For Canada, the relationship stayed mutually beneficial but not markedly more than before as the positive impact of NAFTA on its midsized companies was offset by the sharp reduction in manufacturing jobs to the benefit of Mexico.
The World Bank estimates that since the inception of NAFTA, Canada’s trade-dependency factor — defined as the average between all global imports and exports as a percentage of GDP — stayed unchanged at 32 percent while Mexico’s jumped from 15 to 38 percent. The American factor moved from 10 to 13 percent, but mostly because of China.
Hence, the recent decision to impose tariffs on Canadian steel and aluminum is baffling. Since the U.S. had an $8.4 billion trade surplus (rather than the mistakenly declared deficit) with Canada last year — mostly due to the services sector — why risk facing retaliatory tariff barriers?
If the Trump administration’s thinking is colored by the real and serious trade deficit problem originating mostly in China, antagonizing the NAFTA partners is sadly misguided.

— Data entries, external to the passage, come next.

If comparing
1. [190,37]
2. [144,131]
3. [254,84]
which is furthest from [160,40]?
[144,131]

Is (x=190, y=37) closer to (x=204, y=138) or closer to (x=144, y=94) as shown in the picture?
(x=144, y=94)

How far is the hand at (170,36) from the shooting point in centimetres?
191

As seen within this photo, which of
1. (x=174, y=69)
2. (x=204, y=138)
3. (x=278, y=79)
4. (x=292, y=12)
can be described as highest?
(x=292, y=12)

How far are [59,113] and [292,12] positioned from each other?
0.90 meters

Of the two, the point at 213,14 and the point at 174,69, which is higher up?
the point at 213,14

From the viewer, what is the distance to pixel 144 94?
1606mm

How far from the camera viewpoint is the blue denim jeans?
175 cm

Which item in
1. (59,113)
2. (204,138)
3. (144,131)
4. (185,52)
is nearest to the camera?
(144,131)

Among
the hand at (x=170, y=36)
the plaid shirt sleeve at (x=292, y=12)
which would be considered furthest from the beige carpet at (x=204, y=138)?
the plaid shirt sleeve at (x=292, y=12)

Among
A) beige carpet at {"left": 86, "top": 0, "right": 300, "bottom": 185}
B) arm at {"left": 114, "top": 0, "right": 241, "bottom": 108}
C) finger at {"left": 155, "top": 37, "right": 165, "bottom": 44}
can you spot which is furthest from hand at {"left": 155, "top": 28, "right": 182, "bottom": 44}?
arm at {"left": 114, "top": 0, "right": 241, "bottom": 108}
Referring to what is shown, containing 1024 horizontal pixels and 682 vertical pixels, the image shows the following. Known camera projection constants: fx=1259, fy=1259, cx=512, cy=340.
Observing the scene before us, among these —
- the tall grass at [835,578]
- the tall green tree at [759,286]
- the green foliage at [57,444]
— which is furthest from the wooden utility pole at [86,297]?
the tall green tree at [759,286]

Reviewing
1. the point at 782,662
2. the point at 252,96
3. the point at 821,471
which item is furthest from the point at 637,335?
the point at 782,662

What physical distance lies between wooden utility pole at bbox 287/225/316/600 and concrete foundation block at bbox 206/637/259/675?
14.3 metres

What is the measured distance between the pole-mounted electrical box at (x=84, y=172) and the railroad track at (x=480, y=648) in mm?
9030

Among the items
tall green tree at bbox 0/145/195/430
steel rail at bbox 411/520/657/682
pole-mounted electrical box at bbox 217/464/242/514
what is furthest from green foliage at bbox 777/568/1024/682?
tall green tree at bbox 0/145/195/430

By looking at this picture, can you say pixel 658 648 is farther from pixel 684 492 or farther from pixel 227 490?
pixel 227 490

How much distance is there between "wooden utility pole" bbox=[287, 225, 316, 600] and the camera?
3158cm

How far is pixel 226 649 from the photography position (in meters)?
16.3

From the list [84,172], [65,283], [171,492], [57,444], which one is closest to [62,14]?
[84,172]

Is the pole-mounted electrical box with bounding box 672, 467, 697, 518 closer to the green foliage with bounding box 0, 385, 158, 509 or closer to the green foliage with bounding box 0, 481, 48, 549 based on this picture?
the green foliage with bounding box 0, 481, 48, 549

Looking ahead, there are two areas in need of improvement, one of greater importance for each of America’s partners.
The first one is improving exchange-rate stability in the trading zone. This problem is more acute for Mexico, which has seen its peso depreciate since the Great Recession of 2008. Illuminating whether and how America’s own monetary policy exacerbated the peso’s decline would be very useful and potentially point to a remedy, as such a weaker currency makes American imports look much more expensive, causing larger trade deficits as a result.
With Canada, the focus must be on alleviating labor mobility constraints and concerns. As it stands, the trade agreement between Canada and the U.S. does not differentiate itself from any other trans-Atlantic or trans-Pacific deal, as it does not capitalize on the geographic proximity and linguistic commonality for displaced workers to seek employment in either country. Ensuring the free flow of people — alongside of goods, services and capital — might be necessary for the stability and endurance of a regional economic pact, as clearly demonstrated in modern Europe.
Regardless of the choices made to improve or replace the trade agreement, trade pacts must exist and remain mutually satisfactory to survive the test of time. It’s all about a long-term “win-win” vs. extracting temporarily what looks like as a better deal.
Moris Simson is a fellow of the IC² Institute at The University of Texas at Austin and a member of the American College of Corporate Directors.
A version of this op-ed appeared in the Houston Chronicle.